===== Exercise inputs

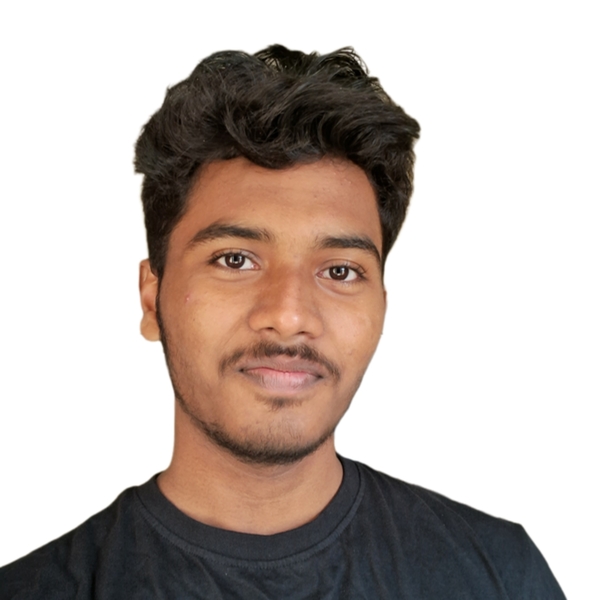 Sathvik - Physics tutor - Visakhapatnam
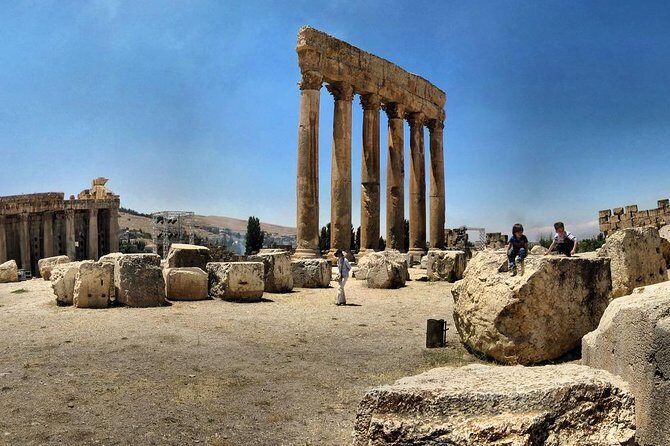 Private Baalbek City Tour - FAQ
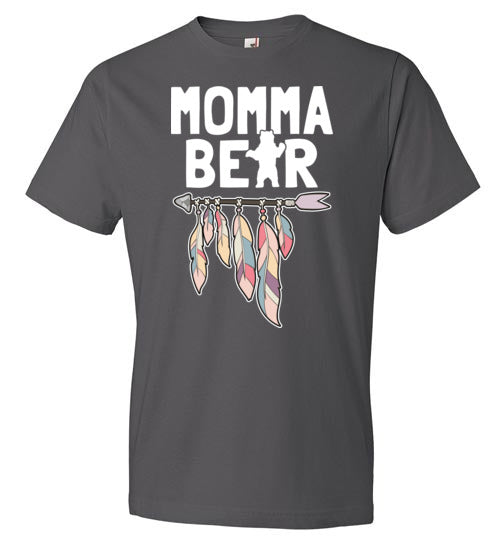 Momma Bear Arrow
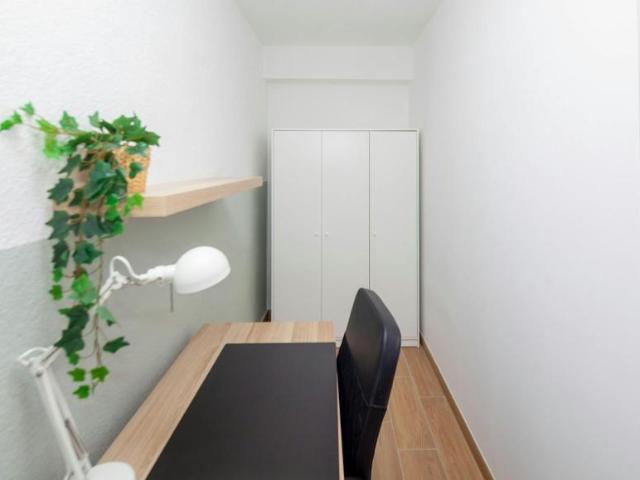 Shared Living/Roommate 1 Dormitorio Valencia Valencia ES100716813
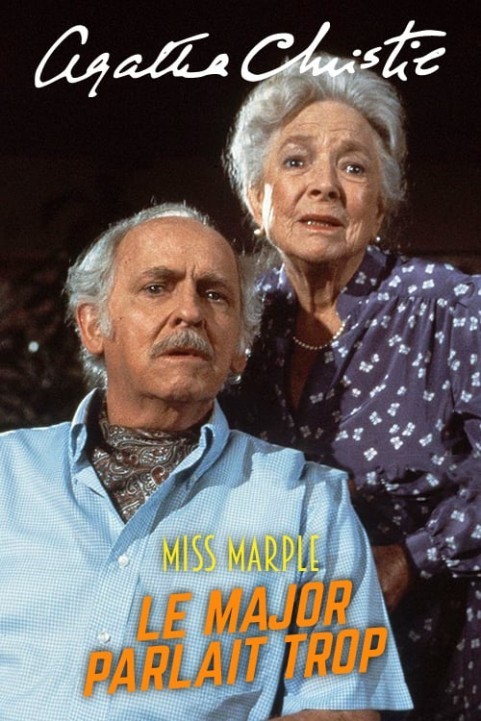 A Caribbean Mystery poster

==========

▶ **Prompt**
Format the records as a Markdown table with the columns "No." and "Caption", giving each non-blank line its row number. Leave the pictures out of the answer.

▶ **Answer for this exercise**
| No. | Caption |
|---|---|
| 1 |  Sathvik - Physics tutor - Visakhapatnam |
| 2 |  Private Baalbek City Tour - FAQ |
| 3 |  Momma Bear Arrow |
| 4 |  Shared Living/Roommate 1 Dormitorio Valencia Valencia ES100716813 |
| 5 |  A Caribbean Mystery poster |